(Directions for this task): Please give every line of the material below as a JSON list of strings, one string per line, leaving out blank lines and the pictures.

+++

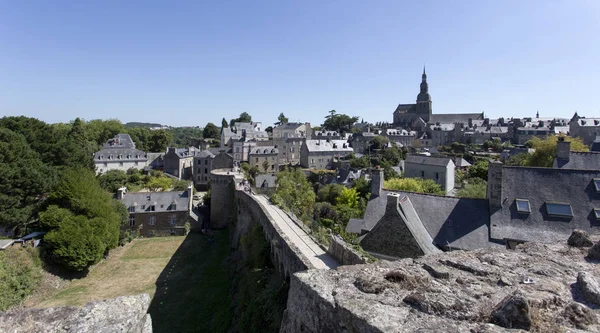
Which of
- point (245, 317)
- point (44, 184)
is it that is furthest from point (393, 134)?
point (245, 317)

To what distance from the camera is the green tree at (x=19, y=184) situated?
24.7 metres

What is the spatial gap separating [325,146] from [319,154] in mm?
2493

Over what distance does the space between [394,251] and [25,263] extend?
22.0 meters

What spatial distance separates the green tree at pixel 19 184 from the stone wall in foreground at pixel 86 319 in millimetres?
27459

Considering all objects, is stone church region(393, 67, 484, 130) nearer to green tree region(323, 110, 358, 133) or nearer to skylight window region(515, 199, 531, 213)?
green tree region(323, 110, 358, 133)

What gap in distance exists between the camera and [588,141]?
215 feet

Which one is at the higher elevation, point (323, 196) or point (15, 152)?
point (15, 152)

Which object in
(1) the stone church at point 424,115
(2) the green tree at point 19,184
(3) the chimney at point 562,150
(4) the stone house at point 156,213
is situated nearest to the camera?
(3) the chimney at point 562,150

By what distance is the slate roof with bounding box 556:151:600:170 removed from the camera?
59.8 feet

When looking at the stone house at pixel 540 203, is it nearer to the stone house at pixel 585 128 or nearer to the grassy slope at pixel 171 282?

+++

(Written answer):
[
  "Which of",
  "- point (245, 317)",
  "- point (44, 184)",
  "is it that is furthest from point (393, 134)?",
  "point (245, 317)",
  "To what distance from the camera is the green tree at (x=19, y=184) situated?",
  "24.7 metres",
  "What is the spatial gap separating [325,146] from [319,154] in mm?",
  "2493",
  "Over what distance does the space between [394,251] and [25,263] extend?",
  "22.0 meters",
  "What spatial distance separates the green tree at pixel 19 184 from the stone wall in foreground at pixel 86 319 in millimetres?",
  "27459",
  "Considering all objects, is stone church region(393, 67, 484, 130) nearer to green tree region(323, 110, 358, 133) or nearer to skylight window region(515, 199, 531, 213)?",
  "green tree region(323, 110, 358, 133)",
  "What gap in distance exists between the camera and [588,141]?",
  "215 feet",
  "Which one is at the higher elevation, point (323, 196) or point (15, 152)?",
  "point (15, 152)",
  "Which object in",
  "(1) the stone church at point 424,115",
  "(2) the green tree at point 19,184",
  "(3) the chimney at point 562,150",
  "(4) the stone house at point 156,213",
  "is situated nearest to the camera?",
  "(3) the chimney at point 562,150",
  "By what distance is the slate roof with bounding box 556:151:600:170 removed from the camera?",
  "59.8 feet",
  "When looking at the stone house at pixel 540 203, is it nearer to the stone house at pixel 585 128 or nearer to the grassy slope at pixel 171 282?"
]